DENVER – A former Forest Service worker who admitted starting Colorado's largest wildfire surrendered Monday to begin serving a six-year federal prison sentence in Texas.
Terry Lynn Barton, 39, turned herself in at the Carswell Federal Medical Center in Fort Worth, Texas. Medical centers take prisoners with serious physical or mental heath problems, according to the Federal Bureau of Prisons.
There was no indication that Barton was ill when she was sentenced, but she was ordered to undergo mental health counseling after she was arrested.
In her first interview since the fire, Barton said she wasn't thinking about the fire danger when she burned a letter from her estranged husband, whom she was trying to divorce. The fire grew to 138,000 acres and destroyed 133 homes.
"It was just the state of mind I was in and I didn't do it on purpose," she said in an interview broadcast on Denver's KCNC-TV Monday night. "It just upset me and I thought: 'I'm not going to let him get to me. I'm going to get this divorce.'"
Barton, whose job included watching for fires banned because of dry conditions brought on by drought, said she drove away but looked back to see she had started a fire. She helped battle the inferno for days, too afraid to come forward and admit her guilt.
"There wouldn't be a day that would go by that I could live with myself knowing that I destroyed something that I loved so much -- and that's the forest -- and to hurt people, because I love people," she said.
Barton also said she accepts her prison sentence and understands the consequences of her actions.
In Denver, federal prosecutors said Monday they had filed a motion seeking to preserve the right to appeal a judge's decision to deny restitution in the case.

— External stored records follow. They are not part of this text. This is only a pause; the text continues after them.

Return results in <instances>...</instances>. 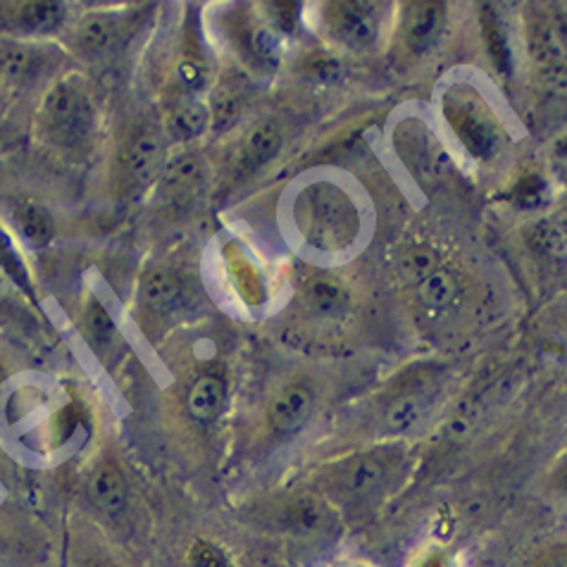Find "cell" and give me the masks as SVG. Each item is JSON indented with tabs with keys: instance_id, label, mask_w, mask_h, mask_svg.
Returning a JSON list of instances; mask_svg holds the SVG:
<instances>
[{
	"instance_id": "cell-1",
	"label": "cell",
	"mask_w": 567,
	"mask_h": 567,
	"mask_svg": "<svg viewBox=\"0 0 567 567\" xmlns=\"http://www.w3.org/2000/svg\"><path fill=\"white\" fill-rule=\"evenodd\" d=\"M99 127L93 91L82 74H62L45 89L34 130L43 146L60 153H84Z\"/></svg>"
},
{
	"instance_id": "cell-2",
	"label": "cell",
	"mask_w": 567,
	"mask_h": 567,
	"mask_svg": "<svg viewBox=\"0 0 567 567\" xmlns=\"http://www.w3.org/2000/svg\"><path fill=\"white\" fill-rule=\"evenodd\" d=\"M401 461L389 451L346 455L324 470V496L341 508H372L396 480Z\"/></svg>"
},
{
	"instance_id": "cell-3",
	"label": "cell",
	"mask_w": 567,
	"mask_h": 567,
	"mask_svg": "<svg viewBox=\"0 0 567 567\" xmlns=\"http://www.w3.org/2000/svg\"><path fill=\"white\" fill-rule=\"evenodd\" d=\"M163 165V134L153 124H136L122 136L115 153V184L122 196L144 192Z\"/></svg>"
},
{
	"instance_id": "cell-4",
	"label": "cell",
	"mask_w": 567,
	"mask_h": 567,
	"mask_svg": "<svg viewBox=\"0 0 567 567\" xmlns=\"http://www.w3.org/2000/svg\"><path fill=\"white\" fill-rule=\"evenodd\" d=\"M68 20V8L55 0H18L0 3V39L31 41L49 37L62 29Z\"/></svg>"
},
{
	"instance_id": "cell-5",
	"label": "cell",
	"mask_w": 567,
	"mask_h": 567,
	"mask_svg": "<svg viewBox=\"0 0 567 567\" xmlns=\"http://www.w3.org/2000/svg\"><path fill=\"white\" fill-rule=\"evenodd\" d=\"M318 396L308 382H291L281 386L267 405V427L277 439L301 434L315 415Z\"/></svg>"
},
{
	"instance_id": "cell-6",
	"label": "cell",
	"mask_w": 567,
	"mask_h": 567,
	"mask_svg": "<svg viewBox=\"0 0 567 567\" xmlns=\"http://www.w3.org/2000/svg\"><path fill=\"white\" fill-rule=\"evenodd\" d=\"M327 27L351 49H370L380 37V12L374 3H334L327 8Z\"/></svg>"
},
{
	"instance_id": "cell-7",
	"label": "cell",
	"mask_w": 567,
	"mask_h": 567,
	"mask_svg": "<svg viewBox=\"0 0 567 567\" xmlns=\"http://www.w3.org/2000/svg\"><path fill=\"white\" fill-rule=\"evenodd\" d=\"M86 496L91 506L105 517H120L127 513L132 492L124 470L113 458L101 461L86 480Z\"/></svg>"
},
{
	"instance_id": "cell-8",
	"label": "cell",
	"mask_w": 567,
	"mask_h": 567,
	"mask_svg": "<svg viewBox=\"0 0 567 567\" xmlns=\"http://www.w3.org/2000/svg\"><path fill=\"white\" fill-rule=\"evenodd\" d=\"M122 18L113 12H91L79 20L72 29L70 45L72 51L84 58H101L115 49L122 39Z\"/></svg>"
},
{
	"instance_id": "cell-9",
	"label": "cell",
	"mask_w": 567,
	"mask_h": 567,
	"mask_svg": "<svg viewBox=\"0 0 567 567\" xmlns=\"http://www.w3.org/2000/svg\"><path fill=\"white\" fill-rule=\"evenodd\" d=\"M332 506L320 496L301 494L287 501L279 511V525L298 537H318L332 525Z\"/></svg>"
},
{
	"instance_id": "cell-10",
	"label": "cell",
	"mask_w": 567,
	"mask_h": 567,
	"mask_svg": "<svg viewBox=\"0 0 567 567\" xmlns=\"http://www.w3.org/2000/svg\"><path fill=\"white\" fill-rule=\"evenodd\" d=\"M446 24V6L444 3H413L408 6L403 14V43L405 49L422 55L432 51V45L439 41L441 31Z\"/></svg>"
},
{
	"instance_id": "cell-11",
	"label": "cell",
	"mask_w": 567,
	"mask_h": 567,
	"mask_svg": "<svg viewBox=\"0 0 567 567\" xmlns=\"http://www.w3.org/2000/svg\"><path fill=\"white\" fill-rule=\"evenodd\" d=\"M432 401L424 391H405L393 396L382 411V430L391 436H405L415 432L427 420Z\"/></svg>"
},
{
	"instance_id": "cell-12",
	"label": "cell",
	"mask_w": 567,
	"mask_h": 567,
	"mask_svg": "<svg viewBox=\"0 0 567 567\" xmlns=\"http://www.w3.org/2000/svg\"><path fill=\"white\" fill-rule=\"evenodd\" d=\"M227 408V384L223 377L203 374L188 386L186 411L198 424H213L223 417Z\"/></svg>"
},
{
	"instance_id": "cell-13",
	"label": "cell",
	"mask_w": 567,
	"mask_h": 567,
	"mask_svg": "<svg viewBox=\"0 0 567 567\" xmlns=\"http://www.w3.org/2000/svg\"><path fill=\"white\" fill-rule=\"evenodd\" d=\"M138 301L155 315H167L182 303V287L175 275L153 267L138 284Z\"/></svg>"
},
{
	"instance_id": "cell-14",
	"label": "cell",
	"mask_w": 567,
	"mask_h": 567,
	"mask_svg": "<svg viewBox=\"0 0 567 567\" xmlns=\"http://www.w3.org/2000/svg\"><path fill=\"white\" fill-rule=\"evenodd\" d=\"M12 223L31 248L49 246L55 236V219L39 203H22V206L14 208Z\"/></svg>"
},
{
	"instance_id": "cell-15",
	"label": "cell",
	"mask_w": 567,
	"mask_h": 567,
	"mask_svg": "<svg viewBox=\"0 0 567 567\" xmlns=\"http://www.w3.org/2000/svg\"><path fill=\"white\" fill-rule=\"evenodd\" d=\"M210 122L208 107L198 101H182L167 113L165 130L177 141H192L206 132Z\"/></svg>"
},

The federal government had requested $14.7 million to cover firefighting costs and restoration of the Pike National Forest. The request was denied by a federal judge when he sentenced Barton on Feb. 21 on two arson charges.
Barton also has been sentenced to serve 12 years on a state arson charge. Her lawyer has appealed, claiming the judge might have had a conflict of interest because he was personally affected by the fire.
Prosecutors contend Judge Edward Colt treated Barton fairly and should not be removed from the case.
Before sentencing Barton this month, Colt said he fled his home for one night after seeing heavy smoke from the fire.
Colt has not decided how much Barton must pay in restitution for the fire, which destroyed 133 homes.
Prosecutors said it caused at least $29.9 million in damage.